SINGAPORE - Recipients of this year's South West CDC-ExxonMobil Transport Bursary visited Lee Kong Chian Natural History Museum on Wednesday (May 25).
The 120 primary school students - from low-income families in the district - viewed Jubi Lee, Singapore's only sperm whale specimen.
The museum visit, organised by South West CDC and ExxonMobil, aimed to give the students an out-of-textbook lesson on environmental issues.
The museum's head, Professor Peter Ng said: "We wanted to mix fun with education, so the students have a memorable time here."
Guest of honour Low Yen Ling, Parliamentary Secretary (Trade and Industry and Education) and mayor of South West District, said: "This trip to the Lee Kong Chian Natural History Museum opens up the opportunity for our young children from disadvantaged backgrounds to learn beyond the primary school curriculum, such as life science, natural history and environmental sustainability."
Jubi Lee was found floating off Jurong Island in July 2015, which was Singapore's Golden Jubilee year - hence its nickname.

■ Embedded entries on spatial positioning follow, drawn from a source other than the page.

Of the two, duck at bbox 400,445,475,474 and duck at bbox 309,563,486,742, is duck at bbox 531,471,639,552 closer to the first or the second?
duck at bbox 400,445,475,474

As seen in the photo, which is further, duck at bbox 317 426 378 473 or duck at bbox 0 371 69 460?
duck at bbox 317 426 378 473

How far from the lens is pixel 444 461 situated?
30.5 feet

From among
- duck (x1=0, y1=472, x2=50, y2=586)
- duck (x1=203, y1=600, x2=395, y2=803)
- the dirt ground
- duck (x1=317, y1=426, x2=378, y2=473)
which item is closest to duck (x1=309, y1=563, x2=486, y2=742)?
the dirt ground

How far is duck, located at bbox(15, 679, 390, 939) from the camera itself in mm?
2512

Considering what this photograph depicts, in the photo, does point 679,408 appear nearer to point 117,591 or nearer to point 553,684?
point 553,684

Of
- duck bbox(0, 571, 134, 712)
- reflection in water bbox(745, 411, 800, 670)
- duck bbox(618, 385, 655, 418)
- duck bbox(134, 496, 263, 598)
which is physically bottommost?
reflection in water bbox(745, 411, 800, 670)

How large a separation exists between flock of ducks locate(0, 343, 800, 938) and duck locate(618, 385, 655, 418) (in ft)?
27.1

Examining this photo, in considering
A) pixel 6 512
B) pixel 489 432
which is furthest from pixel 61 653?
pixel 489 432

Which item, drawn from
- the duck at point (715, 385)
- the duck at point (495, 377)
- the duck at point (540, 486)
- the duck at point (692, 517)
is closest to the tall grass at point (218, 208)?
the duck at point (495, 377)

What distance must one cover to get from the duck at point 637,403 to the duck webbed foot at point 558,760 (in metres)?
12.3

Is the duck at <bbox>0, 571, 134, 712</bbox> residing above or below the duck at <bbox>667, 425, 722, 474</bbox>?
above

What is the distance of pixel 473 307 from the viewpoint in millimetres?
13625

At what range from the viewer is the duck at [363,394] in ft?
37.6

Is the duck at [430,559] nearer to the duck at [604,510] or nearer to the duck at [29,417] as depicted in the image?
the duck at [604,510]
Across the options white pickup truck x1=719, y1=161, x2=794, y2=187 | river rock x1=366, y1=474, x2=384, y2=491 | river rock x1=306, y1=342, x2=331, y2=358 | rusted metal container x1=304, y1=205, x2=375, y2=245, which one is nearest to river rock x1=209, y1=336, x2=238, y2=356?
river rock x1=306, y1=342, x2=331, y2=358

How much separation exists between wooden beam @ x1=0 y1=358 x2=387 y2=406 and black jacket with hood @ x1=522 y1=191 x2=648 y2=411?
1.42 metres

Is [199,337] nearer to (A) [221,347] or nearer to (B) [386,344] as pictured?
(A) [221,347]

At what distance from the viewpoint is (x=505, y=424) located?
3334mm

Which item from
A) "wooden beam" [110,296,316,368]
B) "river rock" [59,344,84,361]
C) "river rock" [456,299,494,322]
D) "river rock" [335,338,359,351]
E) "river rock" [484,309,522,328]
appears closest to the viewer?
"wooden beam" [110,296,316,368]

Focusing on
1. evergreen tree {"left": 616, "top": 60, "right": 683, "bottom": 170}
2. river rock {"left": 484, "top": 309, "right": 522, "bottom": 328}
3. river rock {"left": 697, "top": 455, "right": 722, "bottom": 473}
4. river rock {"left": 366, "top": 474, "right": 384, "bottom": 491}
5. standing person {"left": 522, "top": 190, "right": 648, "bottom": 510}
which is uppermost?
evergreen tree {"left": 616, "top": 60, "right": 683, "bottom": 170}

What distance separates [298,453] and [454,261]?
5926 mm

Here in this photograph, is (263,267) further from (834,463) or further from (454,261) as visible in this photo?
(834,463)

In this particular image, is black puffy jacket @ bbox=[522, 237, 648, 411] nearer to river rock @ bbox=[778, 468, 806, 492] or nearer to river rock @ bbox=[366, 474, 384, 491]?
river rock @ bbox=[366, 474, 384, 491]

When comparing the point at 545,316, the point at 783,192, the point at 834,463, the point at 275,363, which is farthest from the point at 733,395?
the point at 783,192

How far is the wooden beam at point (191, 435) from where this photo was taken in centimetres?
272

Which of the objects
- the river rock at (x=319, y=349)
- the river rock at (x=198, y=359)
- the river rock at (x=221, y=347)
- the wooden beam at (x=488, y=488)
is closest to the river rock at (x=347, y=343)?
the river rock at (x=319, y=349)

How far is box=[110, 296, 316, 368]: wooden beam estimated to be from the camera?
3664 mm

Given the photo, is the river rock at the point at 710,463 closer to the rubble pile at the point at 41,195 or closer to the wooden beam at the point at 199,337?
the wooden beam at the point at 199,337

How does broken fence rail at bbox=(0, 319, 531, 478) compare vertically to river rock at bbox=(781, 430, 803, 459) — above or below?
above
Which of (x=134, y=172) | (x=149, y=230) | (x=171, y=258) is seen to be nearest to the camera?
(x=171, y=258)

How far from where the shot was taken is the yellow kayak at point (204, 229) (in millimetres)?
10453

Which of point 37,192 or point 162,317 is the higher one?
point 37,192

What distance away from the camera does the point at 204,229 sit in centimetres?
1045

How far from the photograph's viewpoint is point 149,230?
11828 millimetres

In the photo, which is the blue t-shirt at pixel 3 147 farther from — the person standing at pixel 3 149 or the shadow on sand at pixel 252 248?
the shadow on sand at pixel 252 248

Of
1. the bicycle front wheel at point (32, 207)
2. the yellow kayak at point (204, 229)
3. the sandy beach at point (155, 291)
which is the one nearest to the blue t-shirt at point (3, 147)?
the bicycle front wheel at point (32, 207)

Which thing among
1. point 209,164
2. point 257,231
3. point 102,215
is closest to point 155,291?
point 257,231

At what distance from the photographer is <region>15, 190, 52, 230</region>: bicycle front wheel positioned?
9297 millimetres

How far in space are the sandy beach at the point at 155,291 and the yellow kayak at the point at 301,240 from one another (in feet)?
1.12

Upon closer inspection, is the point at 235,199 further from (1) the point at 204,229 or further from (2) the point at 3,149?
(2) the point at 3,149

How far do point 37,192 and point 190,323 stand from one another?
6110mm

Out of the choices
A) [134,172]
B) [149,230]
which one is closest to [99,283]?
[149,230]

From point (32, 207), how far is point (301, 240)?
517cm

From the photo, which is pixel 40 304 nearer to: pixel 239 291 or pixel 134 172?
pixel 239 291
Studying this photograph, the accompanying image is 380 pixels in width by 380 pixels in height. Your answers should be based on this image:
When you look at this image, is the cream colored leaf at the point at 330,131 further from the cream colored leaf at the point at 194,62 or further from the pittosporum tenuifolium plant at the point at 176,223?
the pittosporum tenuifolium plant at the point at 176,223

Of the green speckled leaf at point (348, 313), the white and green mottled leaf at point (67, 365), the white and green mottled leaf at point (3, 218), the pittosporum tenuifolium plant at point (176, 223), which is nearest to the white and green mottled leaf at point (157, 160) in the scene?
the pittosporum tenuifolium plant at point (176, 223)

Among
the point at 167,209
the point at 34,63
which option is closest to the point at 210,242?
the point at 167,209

It was Randy Putra Jumari's first visit to the museum. The Primary 2 student from Pioneer Primary School said: "We had learnt about marine animals in school but this is the first time I am going to see a real life specimen. I am excited to see Jubi Lee and learn more about marine life."
The bursary, worth a total of $120,000, provides 1,000 students with $120 this year to help defray their transport costs. The students come from primary and secondary schools, and junior colleges.
ExxonMobil Singapore Chemical Plant manufacturing director Georges Grosliere said: "ExxonMobil strongly believes that receiving an education is important as it helps build the foundations of our future. We feel privileged to be involved with this programme as we believe in making a positive contribution within the communities we operate in."